**Written task**
The records that follow are to be repeated without alteration.

**Provided records**
_ _ _ _ _

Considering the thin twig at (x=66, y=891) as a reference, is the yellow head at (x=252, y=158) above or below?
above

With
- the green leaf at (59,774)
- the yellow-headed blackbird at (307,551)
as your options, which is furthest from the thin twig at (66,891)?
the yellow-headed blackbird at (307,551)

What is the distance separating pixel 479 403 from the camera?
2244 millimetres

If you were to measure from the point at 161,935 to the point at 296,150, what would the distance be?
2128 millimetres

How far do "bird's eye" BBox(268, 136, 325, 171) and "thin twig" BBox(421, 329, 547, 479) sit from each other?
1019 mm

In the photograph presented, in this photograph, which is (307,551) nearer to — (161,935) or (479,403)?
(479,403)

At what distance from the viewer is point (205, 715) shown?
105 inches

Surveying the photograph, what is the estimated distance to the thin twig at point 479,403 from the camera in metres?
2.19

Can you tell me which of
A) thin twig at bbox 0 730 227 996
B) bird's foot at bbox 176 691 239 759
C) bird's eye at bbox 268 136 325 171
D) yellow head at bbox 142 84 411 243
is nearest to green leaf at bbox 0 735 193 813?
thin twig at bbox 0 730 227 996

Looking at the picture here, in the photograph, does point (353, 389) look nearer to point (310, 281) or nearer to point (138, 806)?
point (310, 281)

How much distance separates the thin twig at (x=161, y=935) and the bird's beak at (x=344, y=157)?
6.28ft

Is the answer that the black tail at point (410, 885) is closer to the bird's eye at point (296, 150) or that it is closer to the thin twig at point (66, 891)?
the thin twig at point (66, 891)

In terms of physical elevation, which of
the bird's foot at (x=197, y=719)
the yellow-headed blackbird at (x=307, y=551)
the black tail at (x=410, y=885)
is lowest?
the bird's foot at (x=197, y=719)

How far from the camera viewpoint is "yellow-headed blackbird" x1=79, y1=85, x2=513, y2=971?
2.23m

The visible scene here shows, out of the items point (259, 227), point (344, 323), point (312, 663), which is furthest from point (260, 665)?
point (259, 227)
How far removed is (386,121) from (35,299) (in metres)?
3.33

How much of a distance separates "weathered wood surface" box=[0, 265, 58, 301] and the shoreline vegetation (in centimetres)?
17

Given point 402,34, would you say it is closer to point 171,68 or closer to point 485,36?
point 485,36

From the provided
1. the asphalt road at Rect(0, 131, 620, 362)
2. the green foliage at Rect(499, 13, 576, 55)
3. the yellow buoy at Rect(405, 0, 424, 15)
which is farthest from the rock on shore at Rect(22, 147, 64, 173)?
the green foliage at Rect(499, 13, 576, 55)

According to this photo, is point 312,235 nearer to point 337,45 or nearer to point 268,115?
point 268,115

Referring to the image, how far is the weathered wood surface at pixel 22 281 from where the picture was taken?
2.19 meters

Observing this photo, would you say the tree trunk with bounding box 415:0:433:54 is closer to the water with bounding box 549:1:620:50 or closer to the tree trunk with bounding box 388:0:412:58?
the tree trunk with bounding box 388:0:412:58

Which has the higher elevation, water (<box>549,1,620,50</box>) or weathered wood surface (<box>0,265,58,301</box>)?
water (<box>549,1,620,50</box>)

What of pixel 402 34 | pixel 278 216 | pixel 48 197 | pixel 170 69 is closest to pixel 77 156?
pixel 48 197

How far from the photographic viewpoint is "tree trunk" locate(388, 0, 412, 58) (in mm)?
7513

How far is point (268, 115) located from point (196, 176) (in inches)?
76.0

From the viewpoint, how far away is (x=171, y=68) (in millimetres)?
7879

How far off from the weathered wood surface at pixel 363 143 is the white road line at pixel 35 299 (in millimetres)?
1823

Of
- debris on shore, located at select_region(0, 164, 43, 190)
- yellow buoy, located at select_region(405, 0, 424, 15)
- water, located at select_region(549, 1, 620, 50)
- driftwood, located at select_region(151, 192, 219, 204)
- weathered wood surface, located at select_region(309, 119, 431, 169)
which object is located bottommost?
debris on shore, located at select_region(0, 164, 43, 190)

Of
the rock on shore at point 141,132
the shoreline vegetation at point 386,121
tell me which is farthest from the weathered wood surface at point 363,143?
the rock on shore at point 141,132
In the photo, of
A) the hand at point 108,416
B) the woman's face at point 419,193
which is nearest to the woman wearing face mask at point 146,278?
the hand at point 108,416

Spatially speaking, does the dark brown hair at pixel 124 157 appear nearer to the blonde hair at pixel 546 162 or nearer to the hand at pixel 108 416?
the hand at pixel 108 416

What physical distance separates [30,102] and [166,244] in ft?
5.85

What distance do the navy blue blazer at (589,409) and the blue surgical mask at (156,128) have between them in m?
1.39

_ _ _ _ _

**Result of the task**
Considering the thin twig at (x=66, y=891) as a reference, is the yellow head at (x=252, y=158) above or below?
above

With
- the green leaf at (59,774)
- the yellow-headed blackbird at (307,551)
as your options, which is furthest from the thin twig at (66,891)?
the yellow-headed blackbird at (307,551)

What is the distance separating pixel 479 403 from the camera?
2244 millimetres

If you were to measure from the point at 161,935 to the point at 296,150, what would the distance be?
2128 millimetres

How far do "bird's eye" BBox(268, 136, 325, 171) and "thin twig" BBox(421, 329, 547, 479) sit from each other?
1019 mm

In the photograph presented, in this photograph, which is (307,551) nearer to — (161,935) or (479,403)?
(479,403)

At what distance from the viewer is point (205, 715) shown?
105 inches

Surveying the photograph, what is the estimated distance to the thin twig at point 479,403 from the camera in metres?
2.19

Can you tell me which of
A) thin twig at bbox 0 730 227 996
B) bird's foot at bbox 176 691 239 759
C) bird's eye at bbox 268 136 325 171
D) yellow head at bbox 142 84 411 243
is nearest to green leaf at bbox 0 735 193 813?
thin twig at bbox 0 730 227 996

Looking at the picture here, in the photograph, does point (353, 389) look nearer to point (310, 281) or nearer to point (138, 806)?
point (310, 281)

How much distance separates the thin twig at (x=161, y=935) and the bird's beak at (x=344, y=157)?
6.28ft

Is the answer that the black tail at point (410, 885) is closer to the bird's eye at point (296, 150) or that it is closer to the thin twig at point (66, 891)?
the thin twig at point (66, 891)

In terms of physical elevation, which of
the bird's foot at (x=197, y=719)
the yellow-headed blackbird at (x=307, y=551)
the black tail at (x=410, y=885)
is lowest?
the bird's foot at (x=197, y=719)

How far from the camera viewpoint is "yellow-headed blackbird" x1=79, y1=85, x2=513, y2=971?
2.23m

The visible scene here shows, out of the items point (259, 227), point (344, 323), point (312, 663), which is furthest from point (260, 665)?
point (259, 227)
How far removed is (386,121) from (35,299) (in metres)?
3.33

How much of a distance separates "weathered wood surface" box=[0, 265, 58, 301] and the shoreline vegetation (in centimetres)?
17

Given point 402,34, would you say it is closer to point 171,68 or closer to point 485,36?
point 485,36

From the provided
1. the asphalt road at Rect(0, 131, 620, 362)
2. the green foliage at Rect(499, 13, 576, 55)
3. the yellow buoy at Rect(405, 0, 424, 15)
which is farthest from the rock on shore at Rect(22, 147, 64, 173)?
the green foliage at Rect(499, 13, 576, 55)

According to this photo, is point 312,235 nearer to point 337,45 or nearer to point 268,115?
point 268,115

Referring to the image, how far is the weathered wood surface at pixel 22 281 from where the picture was taken?
2.19 meters

Observing this photo, would you say the tree trunk with bounding box 415:0:433:54 is closer to the water with bounding box 549:1:620:50 or closer to the tree trunk with bounding box 388:0:412:58?
the tree trunk with bounding box 388:0:412:58

Which has the higher elevation, water (<box>549,1,620,50</box>) or weathered wood surface (<box>0,265,58,301</box>)?
water (<box>549,1,620,50</box>)

What of pixel 402 34 | pixel 278 216 | pixel 48 197 | pixel 170 69 is closest to pixel 77 156?
pixel 48 197

How far from the photographic viewpoint is "tree trunk" locate(388, 0, 412, 58) (in mm)?
7513

How far is point (268, 115) located from point (196, 176) (in inches)?
76.0

From the viewpoint, how far away is (x=171, y=68) (in millimetres)?
7879

How far off from the weathered wood surface at pixel 363 143 is the white road line at pixel 35 299 (in millimetres)?
1823

Of
- debris on shore, located at select_region(0, 164, 43, 190)
- yellow buoy, located at select_region(405, 0, 424, 15)
- water, located at select_region(549, 1, 620, 50)
- driftwood, located at select_region(151, 192, 219, 204)
- weathered wood surface, located at select_region(309, 119, 431, 169)
which object is located bottommost?
debris on shore, located at select_region(0, 164, 43, 190)

Of
the rock on shore at point 141,132
the shoreline vegetation at point 386,121
tell me which is farthest from the weathered wood surface at point 363,143?
the rock on shore at point 141,132
In the photo, of
A) the hand at point 108,416
B) the woman's face at point 419,193
which is nearest to the woman wearing face mask at point 146,278?
the hand at point 108,416

Spatially speaking, does the dark brown hair at pixel 124 157 appear nearer to the blonde hair at pixel 546 162 or nearer to the hand at pixel 108 416?
the hand at pixel 108 416

What physical distance separates [30,102] and [166,244] in ft?
5.85

What distance do the navy blue blazer at (589,409) and the blue surgical mask at (156,128) have between them in m?
1.39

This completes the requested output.